Spain is now home to 20 percent of the world’s green hydrogen projects — second only to the United States.

Last year Spanish energy giant Iberdrola started operating what it says is the largest green hydrogen plant for industrial use in Europe, in the former mining town of Puertollano.

The plant uses 100 megawatts of solar panels to produce green hydrogen, which is stored in huge white storage tanks.

The initial goal is for it to provide 10 percent of the energy needed by a neighbouring factory belonging to fertiliser maker Fertiberia.

This will prevent the release of 48,000 tonnes of planet-warming carbon dioxide per year according to Iberdrola.

From Andalusia to the Basque Country, green hydrogen megaprojects are multiplying in Spain, a leading country in this promising sector.
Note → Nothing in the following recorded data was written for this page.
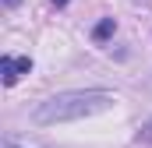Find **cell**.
I'll return each instance as SVG.
<instances>
[{
    "label": "cell",
    "mask_w": 152,
    "mask_h": 148,
    "mask_svg": "<svg viewBox=\"0 0 152 148\" xmlns=\"http://www.w3.org/2000/svg\"><path fill=\"white\" fill-rule=\"evenodd\" d=\"M117 106L113 92H103V88H88V92H60L46 102H39L32 110L36 123H67V120H85V116H96V113H106Z\"/></svg>",
    "instance_id": "6da1fadb"
},
{
    "label": "cell",
    "mask_w": 152,
    "mask_h": 148,
    "mask_svg": "<svg viewBox=\"0 0 152 148\" xmlns=\"http://www.w3.org/2000/svg\"><path fill=\"white\" fill-rule=\"evenodd\" d=\"M32 71V60L28 57H0V74H4V85H14L21 74Z\"/></svg>",
    "instance_id": "7a4b0ae2"
},
{
    "label": "cell",
    "mask_w": 152,
    "mask_h": 148,
    "mask_svg": "<svg viewBox=\"0 0 152 148\" xmlns=\"http://www.w3.org/2000/svg\"><path fill=\"white\" fill-rule=\"evenodd\" d=\"M110 36H113V18H103V21L96 25L92 39H96V42H103V39H110Z\"/></svg>",
    "instance_id": "3957f363"
},
{
    "label": "cell",
    "mask_w": 152,
    "mask_h": 148,
    "mask_svg": "<svg viewBox=\"0 0 152 148\" xmlns=\"http://www.w3.org/2000/svg\"><path fill=\"white\" fill-rule=\"evenodd\" d=\"M142 141H152V120L145 123V127H142Z\"/></svg>",
    "instance_id": "277c9868"
},
{
    "label": "cell",
    "mask_w": 152,
    "mask_h": 148,
    "mask_svg": "<svg viewBox=\"0 0 152 148\" xmlns=\"http://www.w3.org/2000/svg\"><path fill=\"white\" fill-rule=\"evenodd\" d=\"M50 4H57V7H64V4H67V0H50Z\"/></svg>",
    "instance_id": "5b68a950"
},
{
    "label": "cell",
    "mask_w": 152,
    "mask_h": 148,
    "mask_svg": "<svg viewBox=\"0 0 152 148\" xmlns=\"http://www.w3.org/2000/svg\"><path fill=\"white\" fill-rule=\"evenodd\" d=\"M4 4H7V7H18V0H4Z\"/></svg>",
    "instance_id": "8992f818"
},
{
    "label": "cell",
    "mask_w": 152,
    "mask_h": 148,
    "mask_svg": "<svg viewBox=\"0 0 152 148\" xmlns=\"http://www.w3.org/2000/svg\"><path fill=\"white\" fill-rule=\"evenodd\" d=\"M4 148H18V145H11V141H7V145H4Z\"/></svg>",
    "instance_id": "52a82bcc"
}]
</instances>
It’s still a risky bet while the economic model for this ‘energy of the future’ remains to be found. (Photo by Valentin BONTEMPS / AFP)

If the pilot project works, Iberdrola will launch a “much more important second phase” to meet 100 percent of the fertiliser plant’s energy needs, said Javier Plaza, head of Iberdrola’s green hydrogen division.

Rival Spanish energy firms such as Cepsa and Repsol have in recent months launched similar projects.

In Spain’s sunny southern Andalusia region, three billion euros is being invested to create a “green hydrogen valley” where two large factories will produce 300,000 tonnes of green hydrogen per year from 2027.

In the northern region of Asturias 15 solar power parks will be built by 2030 to enable the annual production of 330,000 tonnes of green hydrogen.

Rafael Cossent, research associate professor in energy economics at Madrid’s Comillas Pontifical University, said there was an “effervescence” in the sector putting Spain in a leading role in green hydrogen production.

This is partly due to Spain’s abundant sun and wind power capabilities, he added.

The Spanish Hydrogen Association estimates there are currently 50 green hydrogen projects under development in the country.

Spain could potentially produce enough green hydrogen to cover its own needs and export to northern Europe, the association argues.

A major drawback for green hydrogen, however, has been the high cost of producing it.

Green hydrogen is made by using renewable energy such as wind, solar and hydropower. (Photo by ANDER GILLENEA / AFP)

While the price of the renewable energy used to make it has come down due to technological advances, green hydrogen has still not proven itself to be economically viable.

Massive use of green hydrogen will also require “complex transformations” by vehicles and industrial plants which make future demand for the fuel uncertain, said Cossent.

A green hydrogen economy will need a robust transportation infrastructure to transport it — which Spain is currently lacking.

The government is counting on a planned underwater pipeline between Barcelona and Marseille, dubbed H2Med, which is expected to transport some two million metric tonnes of hydrogen annually.

Hydrogen is difficult to contain without leakage however, making it challenging to store and transport, so delays to the pipeline are widely expected.

But the giants of the green hydrogen market are undeterred.

Iberdrola’s Plaza said it is important to get into green hydrogen early because “whoever starts first has the advantage”.

“We are talking about a long-term race,” he added.